What just happened?¶

Let’s walk through each part of the NeuralLayer class and understand what it represents in a real neural network:

__init__ sets up the layer with an input_size (how many values come in), an output_size (how many values go out), and an activation function. It also creates the weights — a 2D grid of numbers that the layer uses to transform its input. The weights are initialized using Xavier initialization, a technique that helps training start smoothly by keeping values in a reasonable range.
forward() is the core computation. In a real neural network, the forward pass is where data flows through the network: each input value is multiplied by each weight, the results are summed up (with a bias added), and then an activation function is applied. The activation function introduces non-linearity — without it, stacking multiple layers would be mathematically equivalent to having just one layer.
@property makes num_parameters behave like an attribute even though it’s actually computed. You access it as layer1.num_parameters (no parentheses), but behind the scenes Python is running the calculation. A layer with input_size=4 and output_size=8 has 4 * 8 + 8 = 40 parameters (32 weights + 8 biases).
__repr__ controls what gets printed when you display the object. Without it, you’d just see something like <__main__.NeuralLayer object at 0x7f...>.

The forward pass at the end shows data flowing through two layers: input → hidden → output. The output layer uses sigmoid activation, which squashes values between 0 and 1 (useful for classification). The predicted class is the index of the highest output value.

Building a Network from Layers¶

Now let’s see how classes can compose together. A SimpleNetwork contains multiple NeuralLayer instances — this is the same pattern PyTorch uses with nn.Sequential. Each layer’s output becomes the next layer’s input, forming a chain.

class SimpleNetwork:
    """A simple sequential neural network."""

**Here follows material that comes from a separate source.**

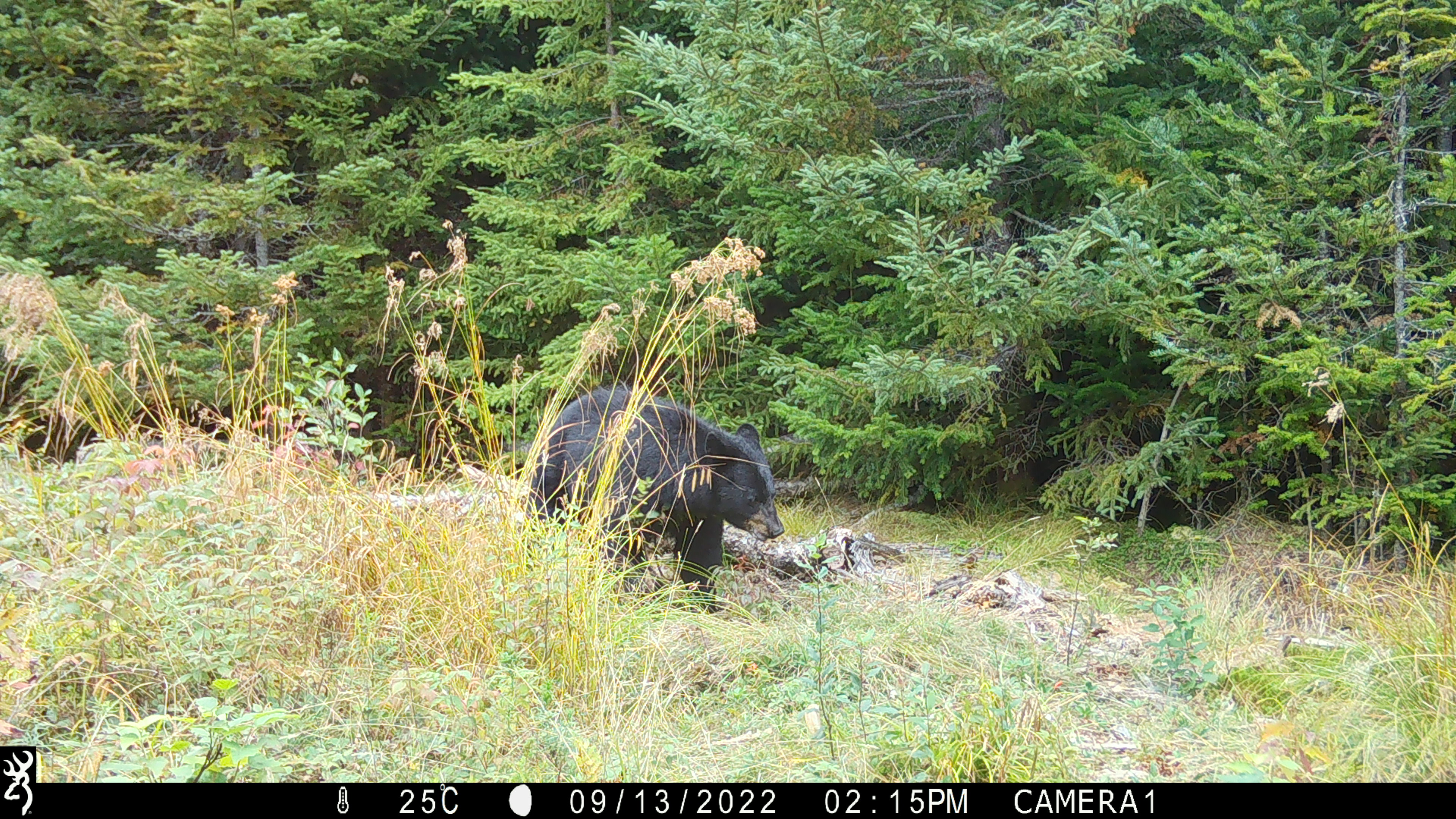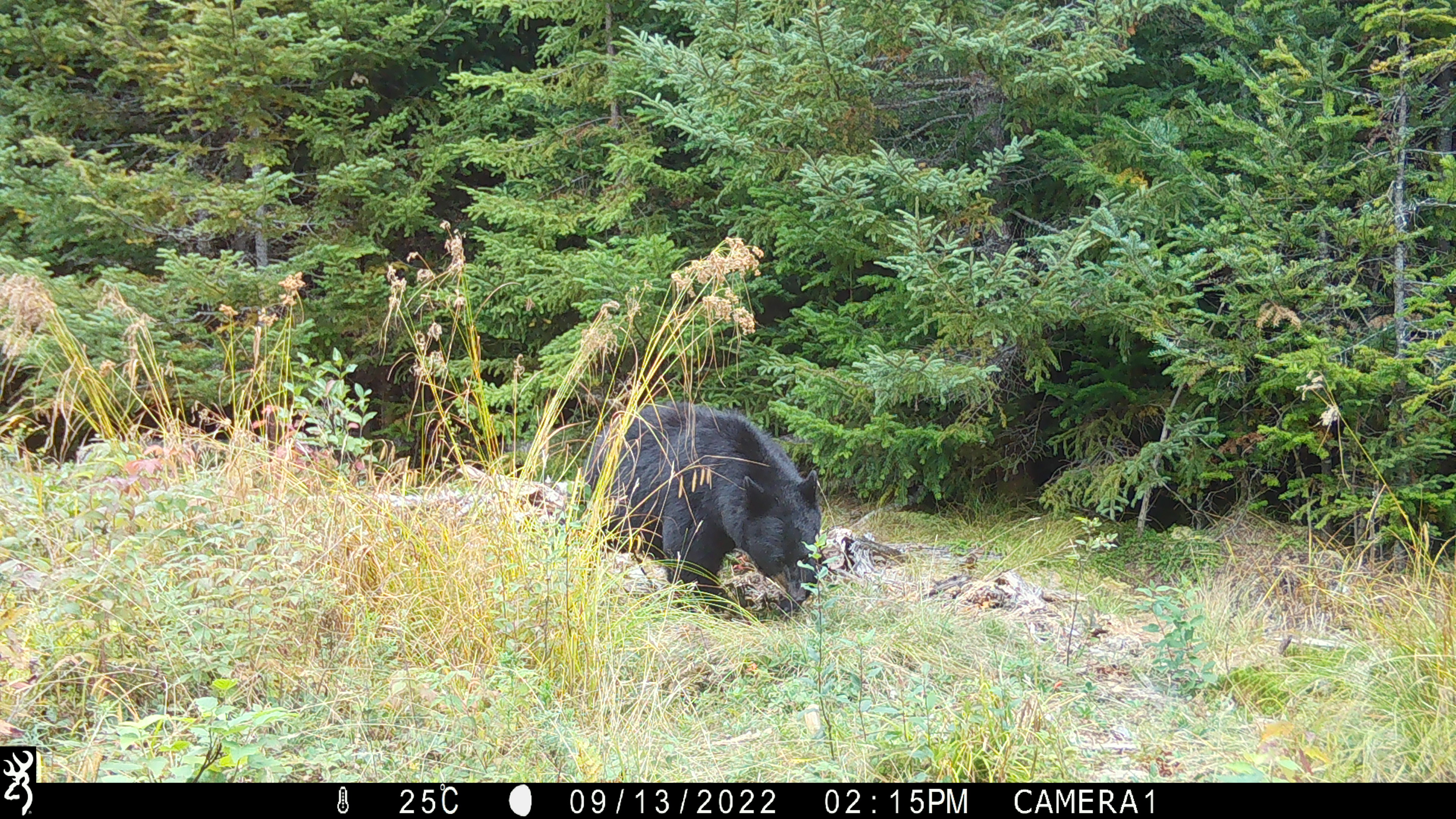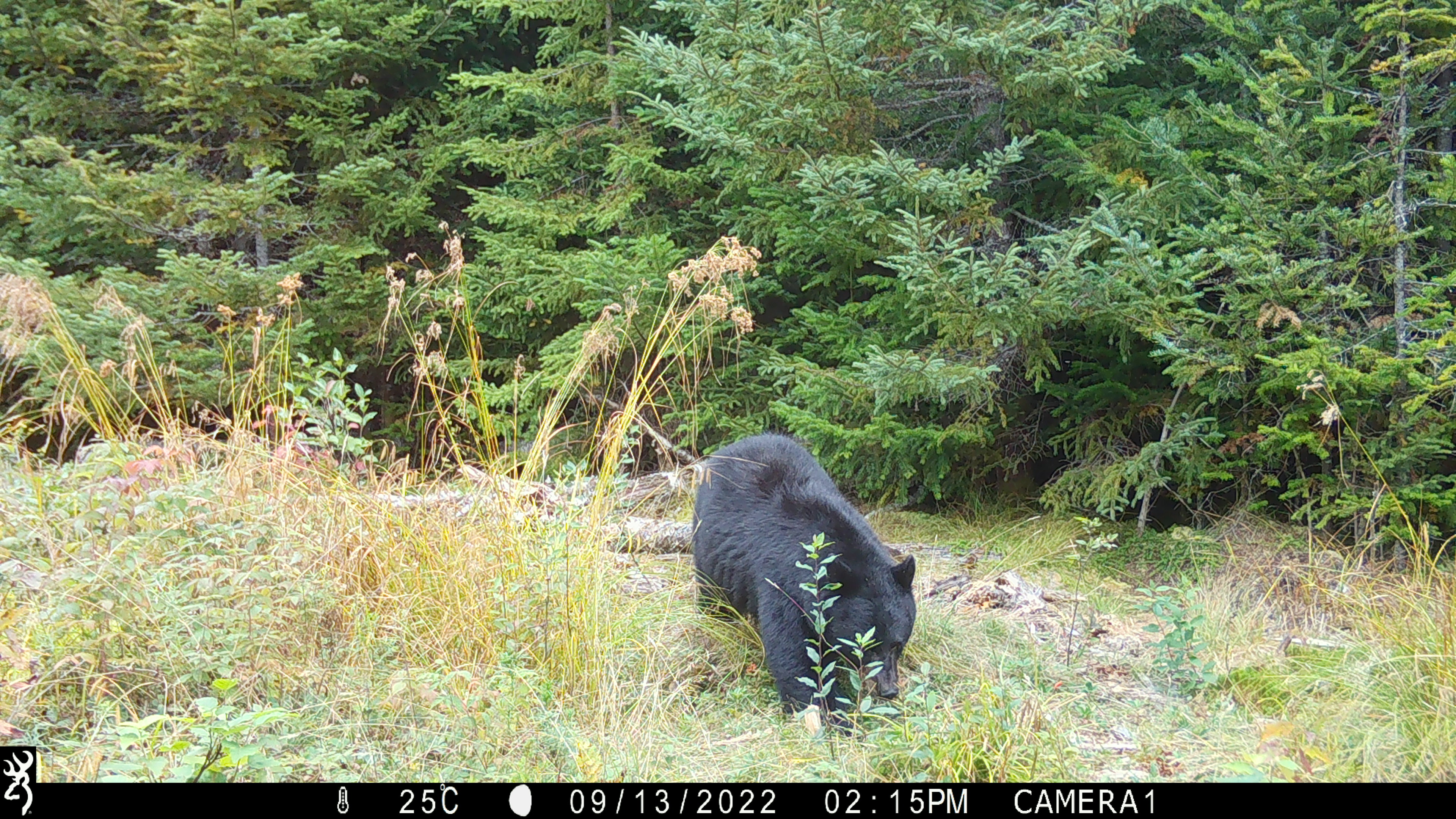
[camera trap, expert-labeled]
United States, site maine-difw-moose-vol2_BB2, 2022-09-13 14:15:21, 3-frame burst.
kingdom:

    def __init__(self, *layers):
        self.layers = list(layers)

    def forward(self, inputs):
        x = inputs
        for layer in self.layers:
            x = layer.forward(x)
        return x

    @property
    def total_parameters(self):
        return sum(layer.num_parameters for layer in self.layers)

    def summary(self):
        print(f"{'Layer':>10} {'Shape':>15} {'Activation':>12} {'Params':>8}")
        print("-" * 50)
        for i, layer in enumerate(self.layers):
            shape = f"{layer.input_size} -> {layer.output_size}"
            print(f"{'Layer ' + str(i+1):>10} {shape:>15} {layer.activation:>12} {layer.num_parameters:>8}")
        print("-" * 50)
        print(f"{'Total':>10} {'':>15} {'':>12} {self.total_parameters:>8}")


random.seed(42)
net = SimpleNetwork(
    NeuralLayer(10, 64, "relu"),
    NeuralLayer(64, 32, "relu"),
    NeuralLayer(32, 5, "sigmoid"),
)

net.summary()

sample = [random.uniform(-1, 1) for _ in range(10)]
prediction = net.forward(sample)
print(f"\nPrediction: {[f'{p:.4f}' for p in prediction]}")

What just happened?¶

The SimpleNetwork class takes any number of layers (using *layers) and chains them together. The forward method feeds data through each layer in sequence — this is called a feed-forward network. The summary method prints a table showing the architecture, very similar to what PyTorch’s model.summary() or Keras’s model.summary() would show.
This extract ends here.